ASSIGNMENT:
Reproduce every entry that follows word for word, but omit the images.

SOURCE DATA:
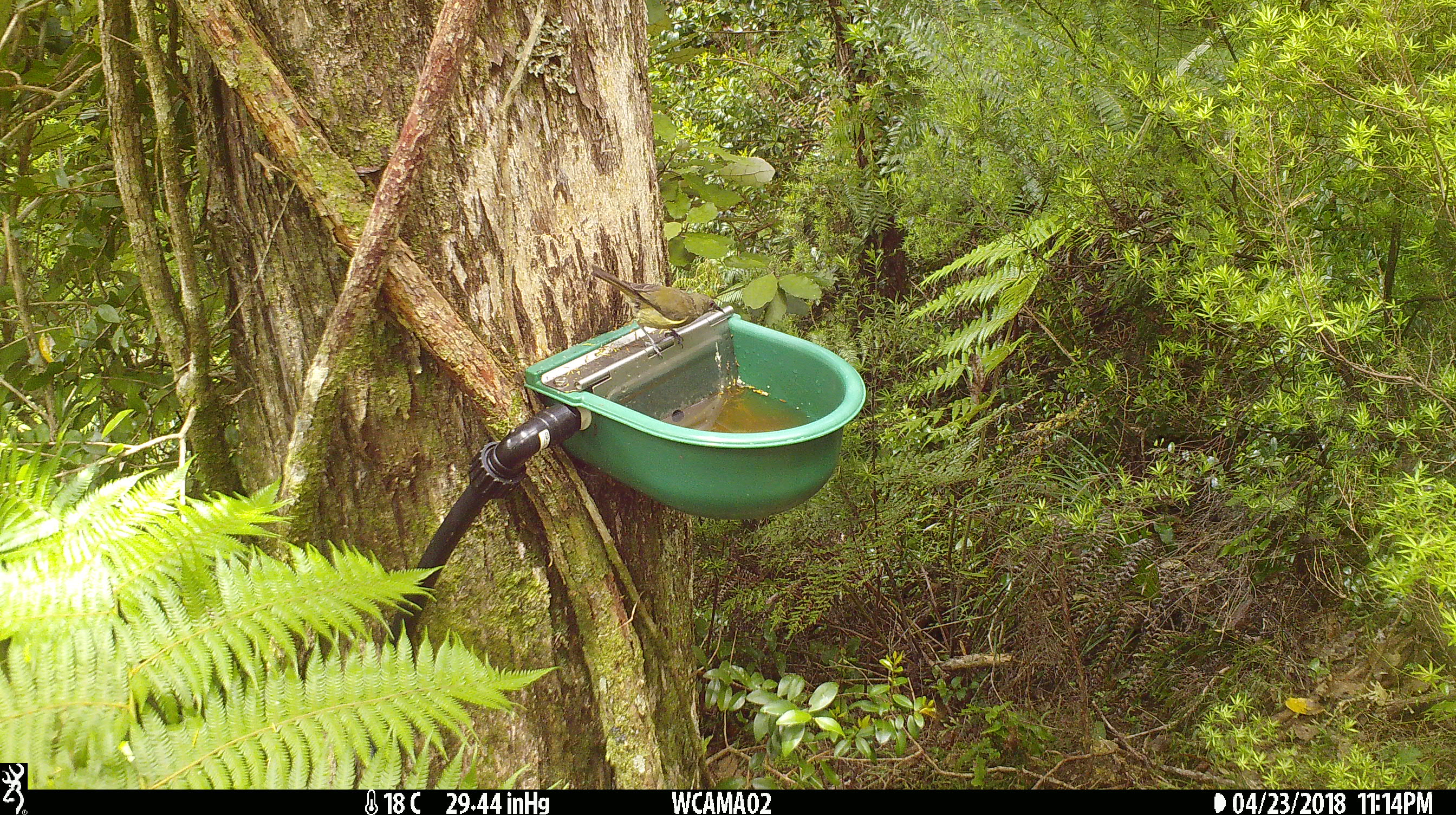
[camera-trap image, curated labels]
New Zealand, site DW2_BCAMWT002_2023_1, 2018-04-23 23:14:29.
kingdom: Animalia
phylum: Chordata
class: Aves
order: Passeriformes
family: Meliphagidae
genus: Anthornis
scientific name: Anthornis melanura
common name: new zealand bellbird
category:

FINAL ANSWER:
[camera-trap image, curated labels]
New Zealand, site DW2_BCAMWT002_2023_1, 2018-04-23 23:14:29.
kingdom: Animalia
phylum: Chordata
class: Aves
order: Passeriformes
family: Meliphagidae
genus: Anthornis
scientific name: Anthornis melanura
common name: new zealand bellbird
category:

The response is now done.